_TO DO_:
1. Return, word for word, the passage of the restoration measurement article from "What We Need" to "Geospatial Foundation Modelling.".
2. According to the restoration measurement article, how many peatland projects had reached year-5 verification under the Peatland Code as of January 2025?

_SUPPLIED TEXT_:
____________________

The Measurement Problem

Nature-based restoration in the UK is still young. As a result, there is not a vast amount of ground-truth local project data. For context, as of January 2025, there has only been one peatland project that has reached year-5 verification under the Peatland Code (PC). For the Woodland Carbon Code (WCC) this number stands at around 182 projects; however, even this data is often gated because of privacy concerns.

Moreover, where data is collected, it comes in many shapes and forms. Some projects are shifting to high-resolution drone outputs and investing in LiDAR or photogrammetry-based digital elevation models, while others are still processing 12.5 cm RGB tiles from aerial flights.

This creates a fundamental tension. The carbon market needs measurement that is accurate, auditable, and scalable. But the data landscape is fragmented, labelled examples are scarce, and the diversity of inputs means any AI system that only works on one sensor or one resolution will break the moment it meets a new site.

This reality shapes everything about how we build and ship geospatial AI at New Gradient and Calterra. In this post we walk through the full pipeline: from how we train models that can learn from very little labelled data, to how we turn that general capability into specific, interpretable measurements of individual trees that underpin credible carbon estimates.

What We Need From a Model

First, we need a model that can learn a general understanding of the underlying data distribution from a small number of samples. In other words, learning on tree-count labels from restored Juniper in England should be sufficient for the model to transfer to Caledonian Pine in Scotland. Second, the AI models must retain performance across diverse source data.

Our answer: Geospatial Foundation Modelling.

We use a mix of open-source and in-house trained foundation models (FMs) that power task-specific learners. This lets us quickly bootstrap to many downstream applications and generalise performance even with small datasets. The backbone is also a multisource, multiresolution learner, allowing us to handle the various inputs currently used in practice.

____________________

_RECORDS SUPPLIED_:

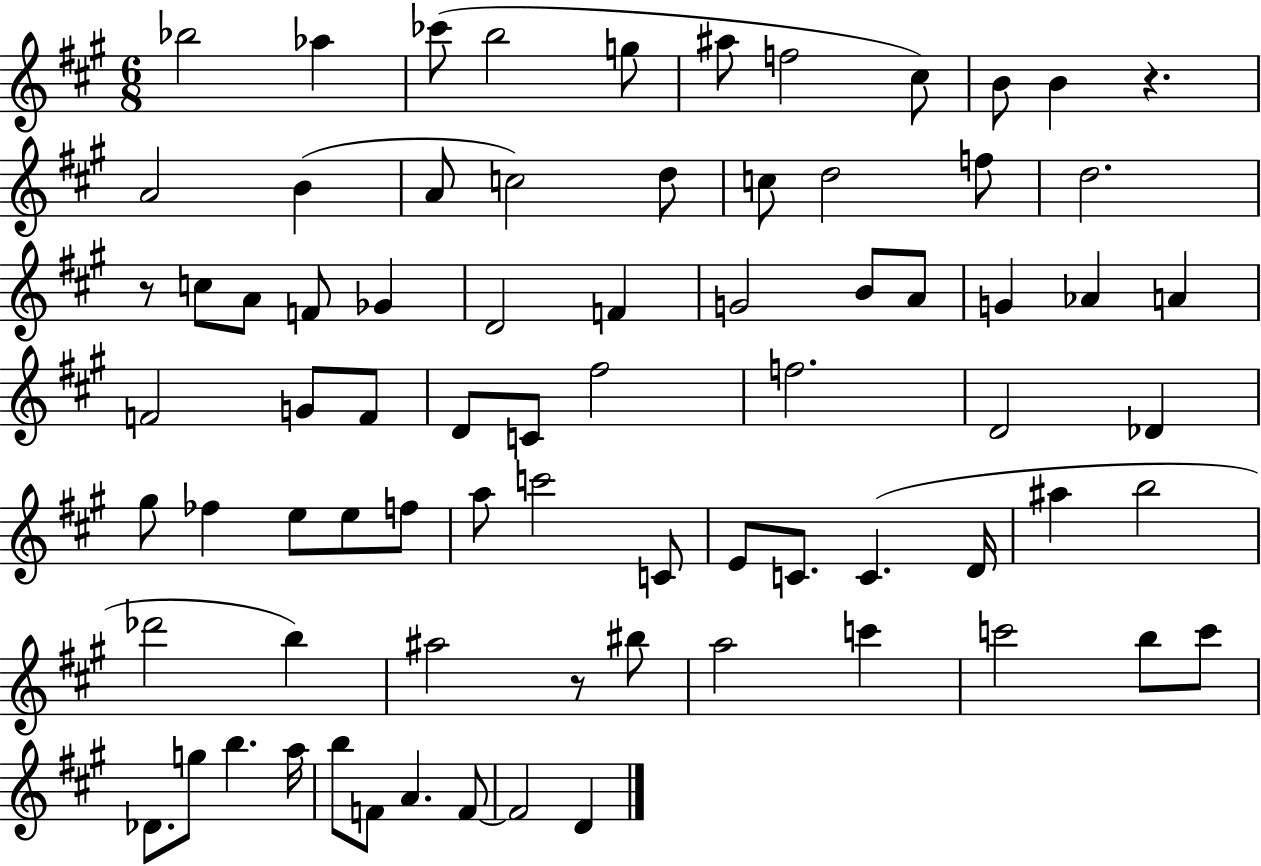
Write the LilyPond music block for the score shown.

____________________

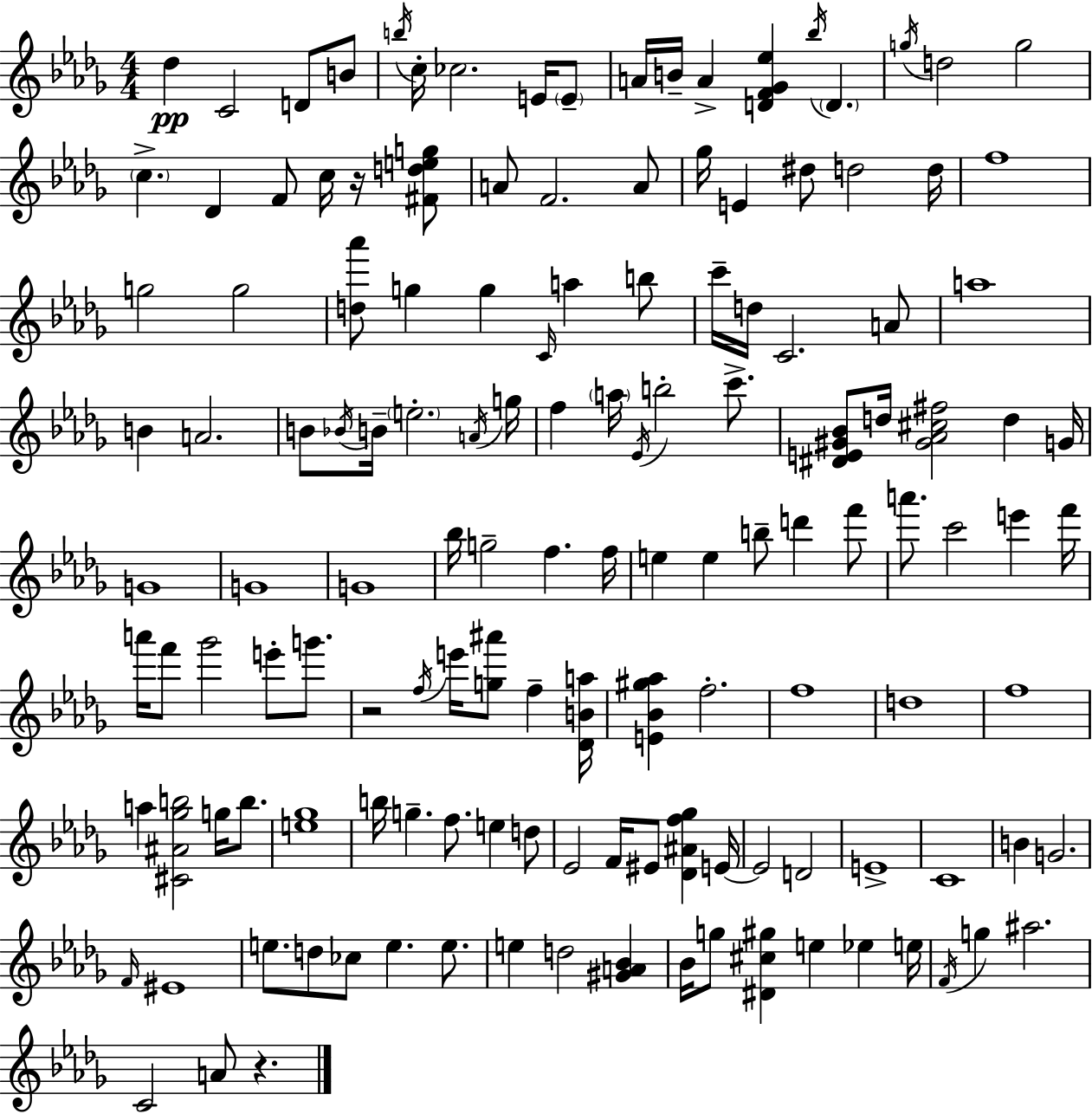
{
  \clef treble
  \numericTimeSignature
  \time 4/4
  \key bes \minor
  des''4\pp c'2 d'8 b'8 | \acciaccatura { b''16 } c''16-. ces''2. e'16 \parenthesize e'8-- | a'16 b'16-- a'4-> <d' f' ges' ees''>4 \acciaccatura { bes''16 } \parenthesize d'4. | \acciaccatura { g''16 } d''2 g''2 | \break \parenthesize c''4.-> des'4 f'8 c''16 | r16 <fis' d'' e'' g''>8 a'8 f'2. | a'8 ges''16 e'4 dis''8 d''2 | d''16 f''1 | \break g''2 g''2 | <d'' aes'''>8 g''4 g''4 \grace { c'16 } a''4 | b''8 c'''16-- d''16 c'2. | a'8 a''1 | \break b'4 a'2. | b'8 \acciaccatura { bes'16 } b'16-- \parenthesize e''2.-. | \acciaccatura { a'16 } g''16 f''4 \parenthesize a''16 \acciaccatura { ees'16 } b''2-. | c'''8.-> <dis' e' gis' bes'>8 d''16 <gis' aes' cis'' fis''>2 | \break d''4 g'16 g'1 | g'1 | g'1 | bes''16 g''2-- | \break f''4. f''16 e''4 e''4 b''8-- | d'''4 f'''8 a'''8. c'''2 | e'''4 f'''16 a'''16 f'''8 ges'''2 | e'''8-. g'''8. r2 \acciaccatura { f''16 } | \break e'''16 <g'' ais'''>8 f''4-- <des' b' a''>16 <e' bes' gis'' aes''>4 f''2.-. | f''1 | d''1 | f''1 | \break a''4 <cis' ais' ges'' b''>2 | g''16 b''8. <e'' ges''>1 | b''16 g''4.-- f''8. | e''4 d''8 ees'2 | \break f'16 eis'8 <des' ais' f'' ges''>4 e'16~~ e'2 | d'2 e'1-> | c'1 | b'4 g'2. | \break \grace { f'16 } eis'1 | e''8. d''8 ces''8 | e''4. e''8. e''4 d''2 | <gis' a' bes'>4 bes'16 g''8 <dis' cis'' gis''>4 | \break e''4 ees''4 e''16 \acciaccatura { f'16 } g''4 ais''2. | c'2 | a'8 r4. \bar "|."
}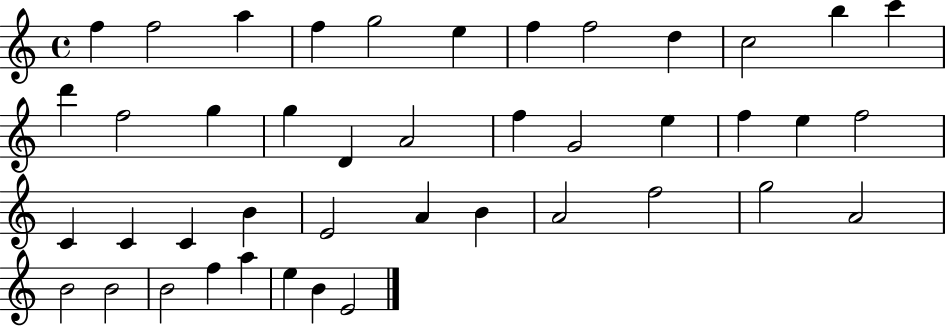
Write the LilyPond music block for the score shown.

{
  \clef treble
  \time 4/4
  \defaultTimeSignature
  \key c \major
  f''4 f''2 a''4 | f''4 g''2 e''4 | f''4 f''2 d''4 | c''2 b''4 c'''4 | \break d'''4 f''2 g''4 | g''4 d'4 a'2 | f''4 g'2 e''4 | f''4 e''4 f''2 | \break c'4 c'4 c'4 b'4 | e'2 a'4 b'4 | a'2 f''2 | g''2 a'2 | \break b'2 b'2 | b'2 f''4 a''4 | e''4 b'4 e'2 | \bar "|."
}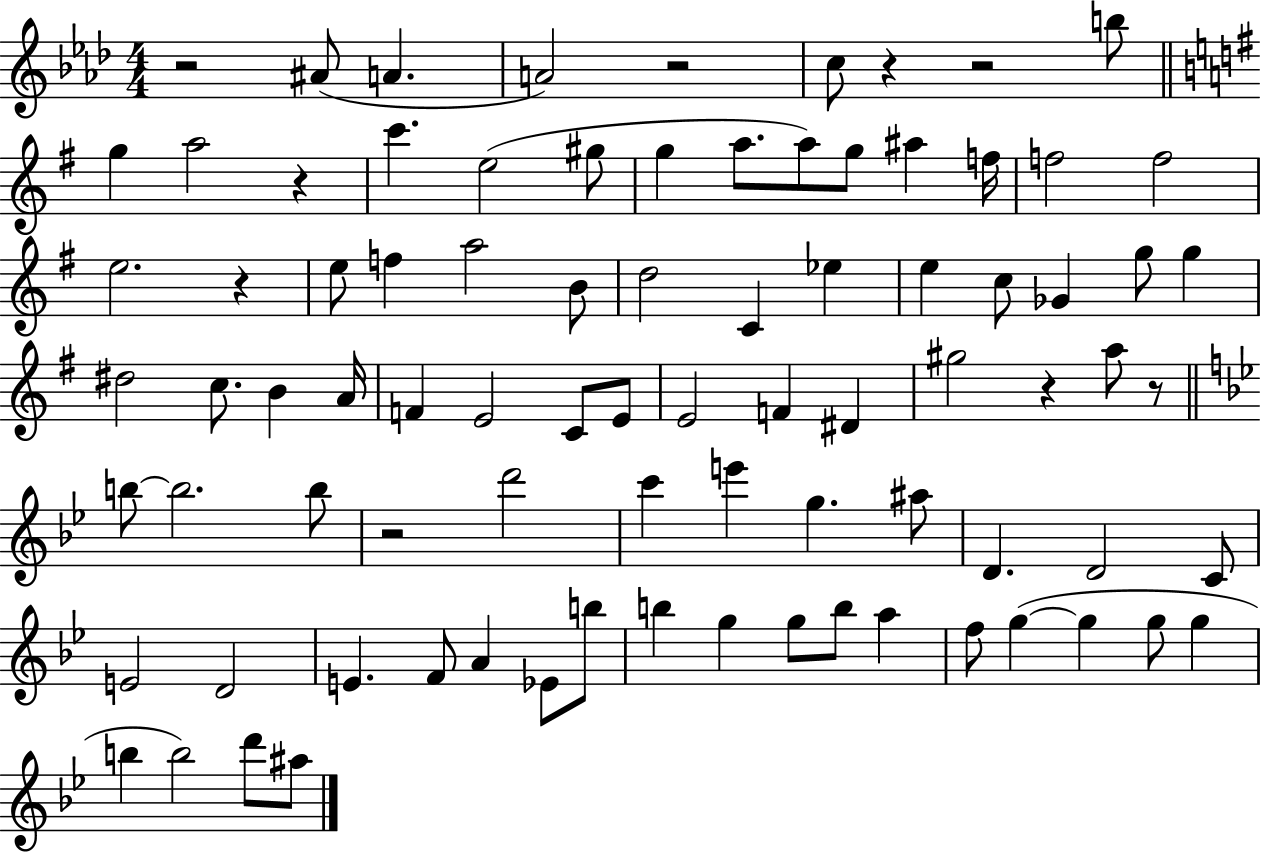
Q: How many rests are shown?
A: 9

____________________

_ANSWERS_:
1.
What We Need From a Model

First, we need a model that can learn a general understanding of the underlying data distribution from a small number of samples. In other words, learning on tree-count labels from restored Juniper in England should be sufficient for the model to transfer to Caledonian Pine in Scotland. Second, the AI models must retain performance across diverse source data.

Our answer: Geospatial Foundation Modelling.

2. One.